Есть такое укоренившееся толкование у работников районного масштаба при встрече с человеком из центрального ведомства, что они, эти ведомства, далеко и высоко. Витают в эмпиреях и думают, конечно же, не о том, о чем положено думать. Он устал от этого разговора, который был нескончаемым: сначала в исполкомовском кабинете, затем в бане, затем в машине, которая везла их назад от какой-то далекой лесной сторожки. У них была уже целая программа его пребывания здесь. Удивительно, что они ни разу не спросили его, готов ли он, настроен ли он пребывать. Была в этой бесшабашной уверенности какая-то прелесть некомплексующей молодости, не постигшей еще лабиринтов начальственной жизни и шагающей к любой цели напрямик.
А на следующий день было определено открытие музея и вечер памяти.
Гостей оказалось человек пятьдесят. Вечер устроили в самом большом зале. Таким залом оказался зал пансионата работников угольной промышленности. Гостей рассадили на сцене. Стол президиума пришлось убрать, он занимал слишком много места. Районное руководство разместилось в первом ряду. Шалин, оттесненный в третий ряд, сидел нахохлившись и, видимо, уже в который раз переваривал в уме злую отповедь гонителям энтузиазма.
Зал протопили с утра, но все равно некоторая прохлада чувствовалась.
Вечер открыл старейший член исполкома, кавалер двух орденов Славы Анисий Пустыгин. Речь его была сбивчивой, дед волновался и оттого говорил еще путанее и непонятнее. А кончил он хорошо.

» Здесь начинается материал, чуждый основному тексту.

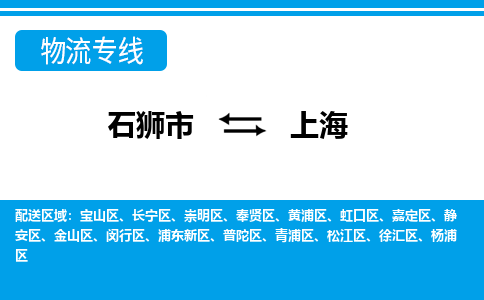 物流专线

石狮市 ⇆ 上海

配送区域：宝山区、长宁区、崇明区、奉贤区、黄浦区、虹口区、嘉定区、静安区、金山区、闵行区、浦东新区、普陀区、青浦区、松江区、徐汇区、杨浦区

«Там, на войне, — сказал он, — про завтрашний день ничего не знаешь, кроме того, что взойдет солнце и сызнова идти в атаку. Какая она — следующая или последняя твоя атака, не ведали. Мирный день — это день долгий. В нем всегда есть понятное завтра…»
Желающих выступить было много, и Зубарев все время отодвигал свою очередь, втайне надеясь, что зал устанет и ему не придется говорить. После двух-трех выступлений на сцену поднималась молодежь и исполняла песни военных лет.

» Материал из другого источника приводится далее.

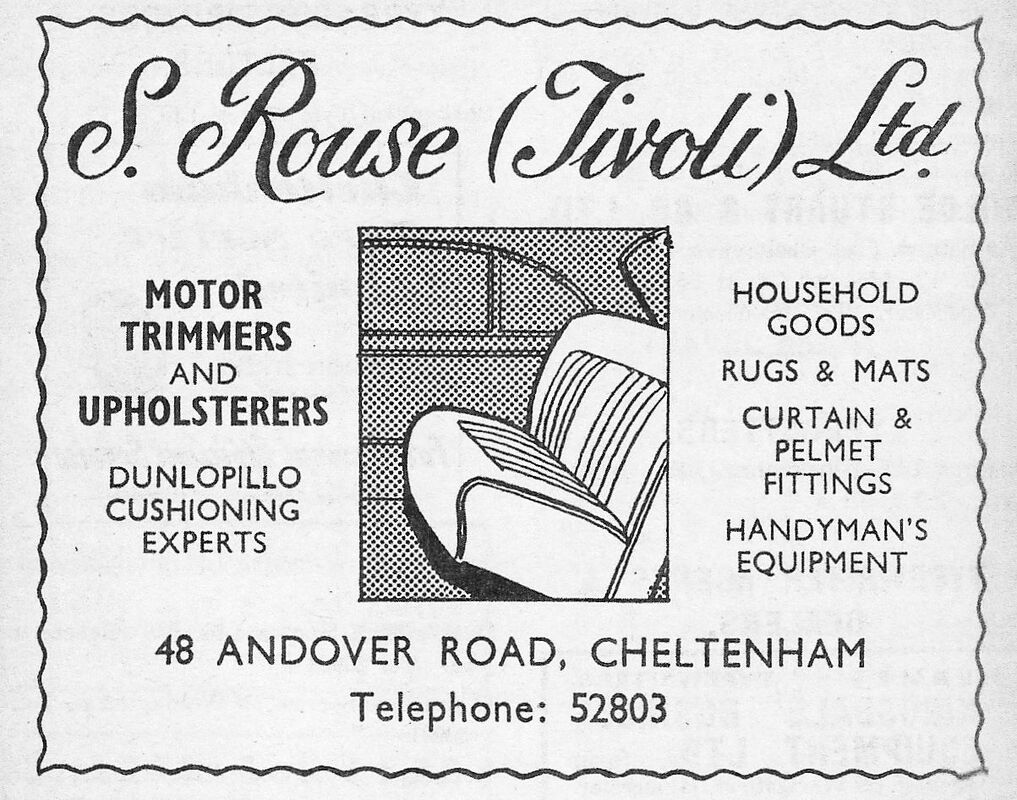 S. Rouse (Tivoli) Ltd.

MOTOR
TRIMMERS
AND
UPHOLSTERERS

DUNLOPILLO
CUSHIONING
EXPERTS

HOUSEHOLD
GOODS

RUGS & MATS

CURTAIN &
PELMET
FITTINGS

HANDYMAN'S
EQUIPMENT

48 ANDOVER ROAD, CHELTENHAM
Telephone: 52803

Он не помнил ни одной фамилии, не узнавал ни одного лица. Все эти милые, заслуженные, но чрезвычайно незнакомые люди рассказывали, как убирали хлеб, как собирали шерстяные вещи для фронта, писали письма на фронт. Называли имена и фамилии учителей. Не слушали друг друга, каждый думал, о чем сказать ему, и поэтому вспоминали самое разное, порой взаимоисключающее.
Это было даже не оцепенение — прострация. В мозгу стучало: «Не со мной, не здесь. Какая-то ошибка. Не может же так быть — ничего не помню».
…Утром его поразила девочка-экскурсовод. Ей было доверено провести экскурсию по музею. «Мои родители, — сказала девочка, — ленинградские сироты. Они из этого детского дома. Уже здесь, в Сибири, они получили извещение, что их мамы умерли в Ленинграде. А отцы погибли на фронте. Они погибли в один и тот же день под Курском. Каждый год, когда папа и мама едут в отпуск, они останавливаются в Ленинграде, чтобы побывать на Пискаревском кладбище».
Девочка помолчала, а затем очень спокойно стала рассказывать о ленинградской блокаде.
«Удивительно, — думал он. — Она знает больше, чем знаю я. Моя дочь старше этой девочки на пять лет».
Объявили его фамилию. В зале почему-то захлопали. Рука была потной. И он все время менял руки, придерживая микрофон.
Он напряженно посмотрел в зал, но ничего не увидел. Почувствовал, как разогретый людским дыханием воздух коснулся лица.
— Товарищи, — сказал он. — Я лично ничего не помню. Я здесь не был.
Он ждал недоуменного шума, но вместо этого в зале стало очень тихо. Надо было что-то говорить.